┌──
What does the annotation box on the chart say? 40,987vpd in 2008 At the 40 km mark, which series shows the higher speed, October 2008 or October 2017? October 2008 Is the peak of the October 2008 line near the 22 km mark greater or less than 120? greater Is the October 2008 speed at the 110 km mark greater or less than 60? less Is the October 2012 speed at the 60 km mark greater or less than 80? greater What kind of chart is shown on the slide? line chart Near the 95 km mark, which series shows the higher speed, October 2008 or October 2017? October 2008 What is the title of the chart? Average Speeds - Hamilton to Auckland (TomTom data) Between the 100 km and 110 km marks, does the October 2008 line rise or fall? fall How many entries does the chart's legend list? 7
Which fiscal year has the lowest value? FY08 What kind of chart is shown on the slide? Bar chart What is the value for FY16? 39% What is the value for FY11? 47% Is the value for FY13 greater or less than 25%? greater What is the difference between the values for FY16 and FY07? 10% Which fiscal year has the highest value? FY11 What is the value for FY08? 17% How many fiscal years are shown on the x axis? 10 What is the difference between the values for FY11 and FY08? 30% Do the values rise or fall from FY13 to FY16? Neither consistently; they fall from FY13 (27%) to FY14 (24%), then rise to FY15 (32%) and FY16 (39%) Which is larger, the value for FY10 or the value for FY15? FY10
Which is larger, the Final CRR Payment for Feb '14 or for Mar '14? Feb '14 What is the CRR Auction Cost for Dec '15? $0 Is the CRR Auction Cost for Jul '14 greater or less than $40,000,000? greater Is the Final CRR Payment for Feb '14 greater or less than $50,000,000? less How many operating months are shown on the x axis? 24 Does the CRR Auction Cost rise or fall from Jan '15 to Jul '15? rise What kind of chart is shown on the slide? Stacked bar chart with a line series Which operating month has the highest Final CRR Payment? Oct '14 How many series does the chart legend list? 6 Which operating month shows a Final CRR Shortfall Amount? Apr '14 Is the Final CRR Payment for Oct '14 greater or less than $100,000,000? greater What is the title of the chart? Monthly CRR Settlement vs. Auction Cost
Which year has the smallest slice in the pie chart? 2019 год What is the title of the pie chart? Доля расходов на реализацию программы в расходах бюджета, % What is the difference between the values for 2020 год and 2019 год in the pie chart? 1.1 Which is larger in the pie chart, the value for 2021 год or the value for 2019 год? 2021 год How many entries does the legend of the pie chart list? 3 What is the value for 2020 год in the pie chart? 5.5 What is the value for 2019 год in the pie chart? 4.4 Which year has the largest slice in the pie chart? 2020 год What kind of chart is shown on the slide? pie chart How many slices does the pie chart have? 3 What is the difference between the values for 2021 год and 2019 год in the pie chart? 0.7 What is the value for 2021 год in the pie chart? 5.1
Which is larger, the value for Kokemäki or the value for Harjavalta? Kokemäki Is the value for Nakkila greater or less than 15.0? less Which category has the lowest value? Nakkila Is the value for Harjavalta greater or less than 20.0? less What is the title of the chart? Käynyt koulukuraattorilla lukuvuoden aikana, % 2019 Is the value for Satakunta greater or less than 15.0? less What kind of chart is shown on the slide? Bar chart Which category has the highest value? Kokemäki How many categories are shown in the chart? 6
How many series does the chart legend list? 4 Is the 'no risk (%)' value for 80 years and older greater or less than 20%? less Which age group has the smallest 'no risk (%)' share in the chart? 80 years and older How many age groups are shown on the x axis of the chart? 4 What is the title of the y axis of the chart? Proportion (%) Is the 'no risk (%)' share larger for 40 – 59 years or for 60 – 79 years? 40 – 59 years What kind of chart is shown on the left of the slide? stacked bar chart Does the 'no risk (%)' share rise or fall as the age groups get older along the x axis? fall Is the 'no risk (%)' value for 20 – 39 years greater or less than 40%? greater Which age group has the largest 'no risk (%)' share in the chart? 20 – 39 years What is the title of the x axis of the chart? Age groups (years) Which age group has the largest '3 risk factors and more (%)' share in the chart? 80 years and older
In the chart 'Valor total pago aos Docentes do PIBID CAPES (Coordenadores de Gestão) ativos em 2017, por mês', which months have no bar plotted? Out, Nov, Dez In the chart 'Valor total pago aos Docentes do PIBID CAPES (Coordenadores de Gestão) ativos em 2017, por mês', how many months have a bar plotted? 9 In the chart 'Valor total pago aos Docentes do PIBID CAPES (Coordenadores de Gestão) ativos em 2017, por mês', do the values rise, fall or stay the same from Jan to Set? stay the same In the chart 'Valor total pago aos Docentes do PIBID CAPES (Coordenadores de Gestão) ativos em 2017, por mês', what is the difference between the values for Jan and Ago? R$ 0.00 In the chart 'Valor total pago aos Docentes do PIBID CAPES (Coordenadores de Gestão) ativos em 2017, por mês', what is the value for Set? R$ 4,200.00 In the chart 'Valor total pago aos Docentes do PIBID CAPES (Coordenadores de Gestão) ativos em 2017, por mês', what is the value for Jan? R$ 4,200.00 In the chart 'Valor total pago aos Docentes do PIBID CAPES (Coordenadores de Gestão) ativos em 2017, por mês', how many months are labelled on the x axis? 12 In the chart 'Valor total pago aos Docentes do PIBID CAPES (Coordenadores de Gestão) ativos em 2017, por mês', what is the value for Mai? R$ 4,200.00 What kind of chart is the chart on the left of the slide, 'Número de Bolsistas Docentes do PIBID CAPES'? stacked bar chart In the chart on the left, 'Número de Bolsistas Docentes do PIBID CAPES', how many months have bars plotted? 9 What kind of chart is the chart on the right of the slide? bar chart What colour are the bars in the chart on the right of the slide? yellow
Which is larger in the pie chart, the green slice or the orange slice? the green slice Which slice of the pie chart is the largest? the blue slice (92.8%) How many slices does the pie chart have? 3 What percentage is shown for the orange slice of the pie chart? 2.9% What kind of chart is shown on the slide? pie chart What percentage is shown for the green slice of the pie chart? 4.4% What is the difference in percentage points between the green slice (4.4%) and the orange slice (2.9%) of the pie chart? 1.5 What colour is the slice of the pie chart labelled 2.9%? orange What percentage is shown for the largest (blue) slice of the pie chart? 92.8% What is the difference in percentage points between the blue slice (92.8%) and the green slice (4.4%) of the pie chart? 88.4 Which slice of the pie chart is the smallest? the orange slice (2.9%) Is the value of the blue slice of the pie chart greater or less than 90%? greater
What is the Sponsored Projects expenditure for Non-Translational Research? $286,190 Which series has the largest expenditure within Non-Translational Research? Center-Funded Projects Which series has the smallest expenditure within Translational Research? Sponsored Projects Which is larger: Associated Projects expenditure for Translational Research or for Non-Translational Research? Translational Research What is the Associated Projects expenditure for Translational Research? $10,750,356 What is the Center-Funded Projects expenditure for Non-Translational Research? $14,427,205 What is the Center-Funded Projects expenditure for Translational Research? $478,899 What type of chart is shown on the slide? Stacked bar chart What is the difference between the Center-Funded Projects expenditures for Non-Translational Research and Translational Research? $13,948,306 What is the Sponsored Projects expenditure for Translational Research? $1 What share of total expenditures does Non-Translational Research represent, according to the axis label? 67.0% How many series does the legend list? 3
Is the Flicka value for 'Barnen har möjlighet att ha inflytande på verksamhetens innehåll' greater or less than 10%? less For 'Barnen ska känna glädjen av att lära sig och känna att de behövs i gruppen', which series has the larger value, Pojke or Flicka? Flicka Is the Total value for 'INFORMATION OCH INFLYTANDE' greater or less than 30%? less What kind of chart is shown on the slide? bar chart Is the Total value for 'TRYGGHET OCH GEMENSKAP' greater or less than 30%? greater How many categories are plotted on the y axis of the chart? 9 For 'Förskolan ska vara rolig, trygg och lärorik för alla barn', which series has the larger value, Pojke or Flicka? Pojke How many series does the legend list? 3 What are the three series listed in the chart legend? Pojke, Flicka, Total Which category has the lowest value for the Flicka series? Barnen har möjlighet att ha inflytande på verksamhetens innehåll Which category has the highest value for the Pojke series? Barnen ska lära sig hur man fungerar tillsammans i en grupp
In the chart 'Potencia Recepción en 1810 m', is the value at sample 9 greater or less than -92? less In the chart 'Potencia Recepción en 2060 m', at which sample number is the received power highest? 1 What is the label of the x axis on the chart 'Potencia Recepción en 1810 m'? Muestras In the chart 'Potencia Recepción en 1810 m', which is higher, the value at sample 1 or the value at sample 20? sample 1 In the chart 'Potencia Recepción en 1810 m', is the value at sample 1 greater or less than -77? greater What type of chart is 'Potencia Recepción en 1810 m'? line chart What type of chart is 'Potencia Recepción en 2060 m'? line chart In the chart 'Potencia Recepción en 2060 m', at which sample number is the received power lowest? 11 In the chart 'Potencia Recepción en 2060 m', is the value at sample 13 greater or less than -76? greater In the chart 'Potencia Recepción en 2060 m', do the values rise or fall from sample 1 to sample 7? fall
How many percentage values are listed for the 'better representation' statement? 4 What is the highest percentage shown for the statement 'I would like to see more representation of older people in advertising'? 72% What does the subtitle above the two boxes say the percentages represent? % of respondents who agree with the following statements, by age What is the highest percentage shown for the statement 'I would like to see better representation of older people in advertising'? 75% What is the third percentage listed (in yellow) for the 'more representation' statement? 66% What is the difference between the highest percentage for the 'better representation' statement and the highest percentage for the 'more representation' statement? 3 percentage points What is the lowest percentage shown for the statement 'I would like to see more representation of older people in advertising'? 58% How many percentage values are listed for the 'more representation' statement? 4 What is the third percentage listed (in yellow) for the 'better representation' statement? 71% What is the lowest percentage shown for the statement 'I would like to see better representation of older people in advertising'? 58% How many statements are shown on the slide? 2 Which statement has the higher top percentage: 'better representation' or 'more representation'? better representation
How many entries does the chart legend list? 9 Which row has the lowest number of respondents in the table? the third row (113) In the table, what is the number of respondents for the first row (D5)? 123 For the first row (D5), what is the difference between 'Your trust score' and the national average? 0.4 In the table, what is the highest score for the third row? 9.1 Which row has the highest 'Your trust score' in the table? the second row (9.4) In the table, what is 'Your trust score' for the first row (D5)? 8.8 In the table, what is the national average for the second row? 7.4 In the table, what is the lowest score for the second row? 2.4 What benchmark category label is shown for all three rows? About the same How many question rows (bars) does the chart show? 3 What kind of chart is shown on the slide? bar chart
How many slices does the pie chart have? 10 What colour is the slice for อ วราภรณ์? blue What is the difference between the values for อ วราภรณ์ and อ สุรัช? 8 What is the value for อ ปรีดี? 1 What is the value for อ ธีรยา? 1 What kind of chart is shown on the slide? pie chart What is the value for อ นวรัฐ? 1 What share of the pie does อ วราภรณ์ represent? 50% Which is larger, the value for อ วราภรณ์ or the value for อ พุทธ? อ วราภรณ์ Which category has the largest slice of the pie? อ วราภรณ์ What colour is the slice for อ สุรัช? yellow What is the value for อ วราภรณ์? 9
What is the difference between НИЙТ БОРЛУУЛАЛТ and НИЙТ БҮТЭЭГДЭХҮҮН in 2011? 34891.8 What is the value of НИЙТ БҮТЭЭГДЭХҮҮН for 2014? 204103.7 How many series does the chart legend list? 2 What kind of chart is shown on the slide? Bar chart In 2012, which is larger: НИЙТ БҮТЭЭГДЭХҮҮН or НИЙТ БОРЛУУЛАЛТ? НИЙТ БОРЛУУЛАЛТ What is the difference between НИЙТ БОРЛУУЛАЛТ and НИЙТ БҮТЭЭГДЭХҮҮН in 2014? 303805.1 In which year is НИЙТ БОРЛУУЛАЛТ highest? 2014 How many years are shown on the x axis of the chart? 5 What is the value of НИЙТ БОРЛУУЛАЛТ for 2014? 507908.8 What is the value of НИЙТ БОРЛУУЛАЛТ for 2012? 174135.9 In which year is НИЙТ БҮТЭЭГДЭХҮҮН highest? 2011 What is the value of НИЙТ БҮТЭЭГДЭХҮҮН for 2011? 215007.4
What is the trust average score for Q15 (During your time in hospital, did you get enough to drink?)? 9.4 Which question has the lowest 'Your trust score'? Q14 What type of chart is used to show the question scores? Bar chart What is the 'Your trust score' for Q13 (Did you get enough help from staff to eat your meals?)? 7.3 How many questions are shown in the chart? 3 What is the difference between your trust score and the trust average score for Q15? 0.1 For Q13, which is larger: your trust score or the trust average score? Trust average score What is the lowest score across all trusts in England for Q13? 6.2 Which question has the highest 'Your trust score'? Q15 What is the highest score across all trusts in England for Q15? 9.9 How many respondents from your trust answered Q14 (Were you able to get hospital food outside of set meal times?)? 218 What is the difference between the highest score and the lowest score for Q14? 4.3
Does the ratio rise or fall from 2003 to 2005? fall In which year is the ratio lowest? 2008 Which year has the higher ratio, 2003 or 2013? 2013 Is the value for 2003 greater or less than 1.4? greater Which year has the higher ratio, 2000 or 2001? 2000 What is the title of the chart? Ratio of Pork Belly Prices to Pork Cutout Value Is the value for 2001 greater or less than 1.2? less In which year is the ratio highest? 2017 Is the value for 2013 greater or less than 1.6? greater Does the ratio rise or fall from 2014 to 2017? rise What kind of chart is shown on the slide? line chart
└──
◆ TASK TO COMPLETE:
Count the lines in the data above that contain the word "innehåll". Reply with only the number.

◆ RESPONSE TO THE EXERCISE:
1